One of the more common recipients of Tati’s ridicule is the education system. He made fun of schools, which we see more in his short films rather than his features. He is primarily interested in leisure, especially sports and holidays, and these do become prominent themes of his features. Constant targets are those who take themselves too seriously at anything.
The basis of Tati’s cinema is observation. He likes to show us people looking, and subsequently, he challenges us to observe as well. It is curious as to why he made so few films in such a long timespan. At first it was because he needed time to observe humanity, to pick up on personal nuances and trends that he could ridicule. He says that PlayTime was the only film that the French didn’t like because they didn’t know how to watch it.
For someone that is consistently compared to silent filmmakers, sound is a major attribute of his films. He likes objects or people to have one sound to characterize their function, which he often manipulates in order to highlight ridiculousness or humor.
David Lynch, Olivier Assayas, Michel Gondry, Patrice Leconte and Wes Anderson all contribute snippets to this lecture.
Tati Story – This is a brief bio of the life of Tati through his works. Begins with his silent period, then feature films, and shows many examples from the short films on this disc. For someone with such a limited output of work, his reach and genius was limitless.

▸ **What you need to do**
(1) In the passage on Tati, what is named as the basis of Tati's cinema?
(2) Using the passage on Tati, explain why Tati at first made so few films over such a long timespan.
(3) Decide whether each statement agrees with the passage on Tati: (a) Tati's mockery of schools shows up more in his features than in his short films. (b) Tati likes objects or people to have one sound that characterizes their function. (c) Wes Anderson contributes snippets to the lecture.
None of the material is needed to complete these tasks.

▸ **Provided information**
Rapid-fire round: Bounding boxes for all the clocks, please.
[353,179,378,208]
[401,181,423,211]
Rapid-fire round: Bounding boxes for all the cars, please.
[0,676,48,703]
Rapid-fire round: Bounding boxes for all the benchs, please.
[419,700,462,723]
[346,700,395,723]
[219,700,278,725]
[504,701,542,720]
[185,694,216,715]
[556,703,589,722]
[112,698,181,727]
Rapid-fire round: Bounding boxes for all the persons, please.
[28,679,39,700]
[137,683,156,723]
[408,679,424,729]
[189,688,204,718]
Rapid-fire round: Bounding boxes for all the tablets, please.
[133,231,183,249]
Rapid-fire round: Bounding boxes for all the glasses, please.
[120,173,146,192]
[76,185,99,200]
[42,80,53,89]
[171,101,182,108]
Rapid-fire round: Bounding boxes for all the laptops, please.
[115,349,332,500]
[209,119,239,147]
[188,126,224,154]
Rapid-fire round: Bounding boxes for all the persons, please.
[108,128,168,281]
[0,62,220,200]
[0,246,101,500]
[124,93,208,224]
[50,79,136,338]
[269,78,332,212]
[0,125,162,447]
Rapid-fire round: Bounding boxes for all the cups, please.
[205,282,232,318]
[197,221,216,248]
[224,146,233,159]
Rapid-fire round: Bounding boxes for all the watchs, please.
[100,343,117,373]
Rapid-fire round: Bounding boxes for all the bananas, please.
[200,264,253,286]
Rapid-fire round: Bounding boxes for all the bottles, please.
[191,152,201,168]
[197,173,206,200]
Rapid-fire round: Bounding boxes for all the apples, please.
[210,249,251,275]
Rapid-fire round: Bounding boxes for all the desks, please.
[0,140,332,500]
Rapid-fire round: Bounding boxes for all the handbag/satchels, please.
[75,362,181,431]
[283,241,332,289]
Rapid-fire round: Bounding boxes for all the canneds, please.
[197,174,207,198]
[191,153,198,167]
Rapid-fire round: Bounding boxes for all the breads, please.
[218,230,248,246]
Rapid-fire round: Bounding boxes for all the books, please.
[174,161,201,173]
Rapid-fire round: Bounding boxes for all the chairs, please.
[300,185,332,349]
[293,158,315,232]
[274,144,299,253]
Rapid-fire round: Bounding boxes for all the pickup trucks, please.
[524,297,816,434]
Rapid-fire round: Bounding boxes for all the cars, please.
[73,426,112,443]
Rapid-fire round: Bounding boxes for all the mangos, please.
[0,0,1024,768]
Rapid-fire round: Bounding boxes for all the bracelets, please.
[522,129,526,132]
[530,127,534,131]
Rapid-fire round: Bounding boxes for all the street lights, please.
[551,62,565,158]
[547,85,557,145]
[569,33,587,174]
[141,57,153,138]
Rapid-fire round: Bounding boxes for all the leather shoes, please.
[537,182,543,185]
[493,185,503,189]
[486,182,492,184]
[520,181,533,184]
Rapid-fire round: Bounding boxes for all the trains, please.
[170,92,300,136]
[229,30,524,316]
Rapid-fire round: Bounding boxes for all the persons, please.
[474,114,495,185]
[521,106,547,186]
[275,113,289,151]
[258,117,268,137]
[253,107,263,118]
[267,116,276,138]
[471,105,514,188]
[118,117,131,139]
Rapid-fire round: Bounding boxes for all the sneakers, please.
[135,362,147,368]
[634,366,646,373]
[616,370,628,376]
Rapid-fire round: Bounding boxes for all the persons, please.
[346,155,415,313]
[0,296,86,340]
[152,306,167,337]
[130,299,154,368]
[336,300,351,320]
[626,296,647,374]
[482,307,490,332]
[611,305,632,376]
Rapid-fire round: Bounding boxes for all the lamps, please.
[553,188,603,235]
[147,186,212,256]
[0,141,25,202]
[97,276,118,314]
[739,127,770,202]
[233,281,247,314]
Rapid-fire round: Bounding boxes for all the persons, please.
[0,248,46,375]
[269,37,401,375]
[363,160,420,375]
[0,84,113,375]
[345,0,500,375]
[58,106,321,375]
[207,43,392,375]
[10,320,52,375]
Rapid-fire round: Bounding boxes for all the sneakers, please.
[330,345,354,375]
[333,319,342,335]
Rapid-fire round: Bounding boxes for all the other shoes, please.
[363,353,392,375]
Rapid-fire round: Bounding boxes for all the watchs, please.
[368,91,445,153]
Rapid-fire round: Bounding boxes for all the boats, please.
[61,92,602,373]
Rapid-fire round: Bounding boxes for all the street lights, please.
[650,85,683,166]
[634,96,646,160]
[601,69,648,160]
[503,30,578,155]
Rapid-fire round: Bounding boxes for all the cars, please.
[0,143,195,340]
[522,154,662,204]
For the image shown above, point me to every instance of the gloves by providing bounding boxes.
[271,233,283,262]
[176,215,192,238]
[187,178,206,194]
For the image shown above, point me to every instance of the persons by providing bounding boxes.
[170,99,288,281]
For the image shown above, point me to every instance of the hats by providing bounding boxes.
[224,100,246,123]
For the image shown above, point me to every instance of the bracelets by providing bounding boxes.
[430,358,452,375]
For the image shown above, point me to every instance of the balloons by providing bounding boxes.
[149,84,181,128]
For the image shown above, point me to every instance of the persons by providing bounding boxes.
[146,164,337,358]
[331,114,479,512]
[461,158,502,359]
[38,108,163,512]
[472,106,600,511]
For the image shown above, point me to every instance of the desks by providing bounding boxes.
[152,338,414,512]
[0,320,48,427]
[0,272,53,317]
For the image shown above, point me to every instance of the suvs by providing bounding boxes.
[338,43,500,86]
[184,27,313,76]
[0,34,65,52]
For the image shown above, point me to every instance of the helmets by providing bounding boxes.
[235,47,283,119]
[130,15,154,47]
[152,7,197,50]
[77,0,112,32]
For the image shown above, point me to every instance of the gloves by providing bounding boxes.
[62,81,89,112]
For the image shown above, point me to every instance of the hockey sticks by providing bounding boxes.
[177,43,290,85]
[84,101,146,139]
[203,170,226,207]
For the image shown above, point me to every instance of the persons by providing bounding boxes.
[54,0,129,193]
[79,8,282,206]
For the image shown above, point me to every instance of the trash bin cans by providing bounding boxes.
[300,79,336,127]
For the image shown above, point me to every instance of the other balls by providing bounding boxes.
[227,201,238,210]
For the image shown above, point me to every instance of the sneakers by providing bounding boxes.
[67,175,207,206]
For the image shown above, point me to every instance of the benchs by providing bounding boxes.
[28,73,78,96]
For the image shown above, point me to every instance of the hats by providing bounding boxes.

▸ **Solutions to the exercise**
(1) Observation is the basis of Tati's cinema.

(2) At first he needed time to observe humanity. That time let him pick up on personal nuances and trends that he could ridicule.

(3)
(a) No: "which we see more in his short films rather than his features."
(b) Yes: "He likes objects or people to have one sound to characterize their function."
(c) Yes: "David Lynch, Olivier Assayas, Michel Gondry, Patrice Leconte and Wes Anderson all contribute snippets to this lecture."